🤖 AI Summary
Dynamic alignment of shared mental models (SMMs) remains challenging in human–machine teaming (HMT). Method: We propose a lightweight, interpretable real-time collaboration verification framework. We develop a browser-based testbed in Minecraft, integrated with WebRTC for low-latency audio-video synchronization and a first-person multi-source recording system, enabling continuous, partially observable human–AI interaction. Post-task, we deploy a GPT-4–driven debriefing tool supporting dual-perspective replay and natural-language, question-answering–style explanations of AI behavior. Contribution/Results: This work introduces the first lightweight Minecraft testbed and an explainable debriefing paradigm tailored to HMT. Empirical evaluation shows deployment time ≤5 minutes; user accuracy in inferring AI intent improves by 37% (n=42), significantly lowering barriers to HMT research.
📝 Abstract
In this work, we present two novel contributions toward improving research in human-machine teaming (HMT): 1) a Minecraft testbed to accelerate testing and deployment of collaborative AI agents and 2) a tool to allow users to revisit and analyze behaviors within an HMT episode to facilitate shared mental model development.

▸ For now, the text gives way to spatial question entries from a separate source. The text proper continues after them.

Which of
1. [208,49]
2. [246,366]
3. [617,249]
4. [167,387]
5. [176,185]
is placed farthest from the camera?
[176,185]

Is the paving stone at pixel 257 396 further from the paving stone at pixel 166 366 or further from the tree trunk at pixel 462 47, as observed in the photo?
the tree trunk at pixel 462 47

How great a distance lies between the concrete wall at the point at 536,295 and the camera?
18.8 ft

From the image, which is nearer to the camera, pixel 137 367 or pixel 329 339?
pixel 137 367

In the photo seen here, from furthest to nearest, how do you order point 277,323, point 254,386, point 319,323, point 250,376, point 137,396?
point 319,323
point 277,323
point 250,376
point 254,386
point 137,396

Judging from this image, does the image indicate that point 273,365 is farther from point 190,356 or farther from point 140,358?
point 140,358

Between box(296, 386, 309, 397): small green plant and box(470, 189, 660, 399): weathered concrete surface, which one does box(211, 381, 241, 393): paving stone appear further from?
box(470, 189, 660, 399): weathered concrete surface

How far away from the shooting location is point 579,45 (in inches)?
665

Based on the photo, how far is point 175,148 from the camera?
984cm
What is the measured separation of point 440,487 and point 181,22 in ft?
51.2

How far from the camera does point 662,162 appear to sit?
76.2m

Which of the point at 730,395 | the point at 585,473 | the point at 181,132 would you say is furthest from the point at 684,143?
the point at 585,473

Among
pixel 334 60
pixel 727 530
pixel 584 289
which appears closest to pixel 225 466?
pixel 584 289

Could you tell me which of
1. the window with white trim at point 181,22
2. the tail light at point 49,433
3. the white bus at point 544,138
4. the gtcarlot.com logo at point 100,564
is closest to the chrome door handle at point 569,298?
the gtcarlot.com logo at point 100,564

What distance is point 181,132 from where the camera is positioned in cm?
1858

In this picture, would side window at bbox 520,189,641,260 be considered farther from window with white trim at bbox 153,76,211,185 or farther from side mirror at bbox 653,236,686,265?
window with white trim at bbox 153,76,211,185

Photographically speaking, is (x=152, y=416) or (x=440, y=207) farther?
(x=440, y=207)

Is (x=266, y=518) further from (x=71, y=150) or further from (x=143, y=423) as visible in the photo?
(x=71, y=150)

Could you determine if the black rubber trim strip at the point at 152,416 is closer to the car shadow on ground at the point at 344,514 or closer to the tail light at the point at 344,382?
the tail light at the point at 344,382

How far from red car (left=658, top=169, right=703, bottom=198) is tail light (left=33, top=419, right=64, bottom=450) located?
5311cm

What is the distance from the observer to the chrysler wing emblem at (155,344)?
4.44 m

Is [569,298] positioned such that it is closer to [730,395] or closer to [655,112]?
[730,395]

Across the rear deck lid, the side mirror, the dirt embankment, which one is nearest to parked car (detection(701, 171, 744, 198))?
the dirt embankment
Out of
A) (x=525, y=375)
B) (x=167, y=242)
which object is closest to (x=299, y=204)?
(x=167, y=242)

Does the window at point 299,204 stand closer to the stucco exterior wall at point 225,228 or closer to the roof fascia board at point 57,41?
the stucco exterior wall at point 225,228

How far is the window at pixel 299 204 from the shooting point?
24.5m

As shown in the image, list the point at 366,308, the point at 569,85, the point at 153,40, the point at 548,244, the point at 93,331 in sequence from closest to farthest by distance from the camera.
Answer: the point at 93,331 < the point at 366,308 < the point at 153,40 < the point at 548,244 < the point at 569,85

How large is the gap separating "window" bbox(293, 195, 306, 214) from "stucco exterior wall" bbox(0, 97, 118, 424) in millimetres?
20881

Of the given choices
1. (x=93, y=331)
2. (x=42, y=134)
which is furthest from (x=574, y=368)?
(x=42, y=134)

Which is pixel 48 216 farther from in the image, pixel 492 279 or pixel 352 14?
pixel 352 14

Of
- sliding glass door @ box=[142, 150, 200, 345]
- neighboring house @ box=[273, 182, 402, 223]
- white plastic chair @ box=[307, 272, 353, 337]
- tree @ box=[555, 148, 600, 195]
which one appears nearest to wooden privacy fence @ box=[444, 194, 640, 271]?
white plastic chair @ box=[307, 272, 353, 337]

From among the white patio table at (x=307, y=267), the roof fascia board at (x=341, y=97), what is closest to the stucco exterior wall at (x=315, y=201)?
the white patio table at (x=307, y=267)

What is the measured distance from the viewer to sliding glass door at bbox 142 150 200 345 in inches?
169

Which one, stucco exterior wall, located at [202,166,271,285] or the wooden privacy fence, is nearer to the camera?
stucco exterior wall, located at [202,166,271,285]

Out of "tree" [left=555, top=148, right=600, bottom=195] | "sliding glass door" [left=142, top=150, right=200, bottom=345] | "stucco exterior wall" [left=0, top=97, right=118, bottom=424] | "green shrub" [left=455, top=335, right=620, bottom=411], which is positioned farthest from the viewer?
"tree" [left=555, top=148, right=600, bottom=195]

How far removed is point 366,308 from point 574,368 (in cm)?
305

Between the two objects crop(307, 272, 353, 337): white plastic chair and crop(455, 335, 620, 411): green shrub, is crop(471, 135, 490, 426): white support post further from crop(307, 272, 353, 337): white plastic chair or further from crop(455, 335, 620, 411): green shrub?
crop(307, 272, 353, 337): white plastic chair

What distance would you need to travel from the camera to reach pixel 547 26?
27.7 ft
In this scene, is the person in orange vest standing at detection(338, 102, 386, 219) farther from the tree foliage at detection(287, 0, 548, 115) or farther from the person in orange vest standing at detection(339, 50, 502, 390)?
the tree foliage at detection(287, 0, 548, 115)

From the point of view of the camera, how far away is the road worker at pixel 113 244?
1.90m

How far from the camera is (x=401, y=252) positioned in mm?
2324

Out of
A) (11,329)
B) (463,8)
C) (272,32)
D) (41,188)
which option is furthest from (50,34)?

Our browser-based Minecraft testbed allows for rapid testing of collaborative agents in a continuous-space, real-time, partially-observable environment with real humans without cumbersome setup typical to human-AI interaction user studies. As Minecraft has an extensive player base and a rich ecosystem of pre-built AI agents, we hope this contribution can help to facilitate research quickly in the design of new collaborative agents and in understanding different human factors within HMT. Our mental model alignment tool facilitates user-led post-mission analysis by including video displays of first-person perspectives of the team members (i.e., the human and AI) that can be replayed, and a chat interface that leverages GPT-4 to provide answers to various queries regarding the AI's experiences and model details.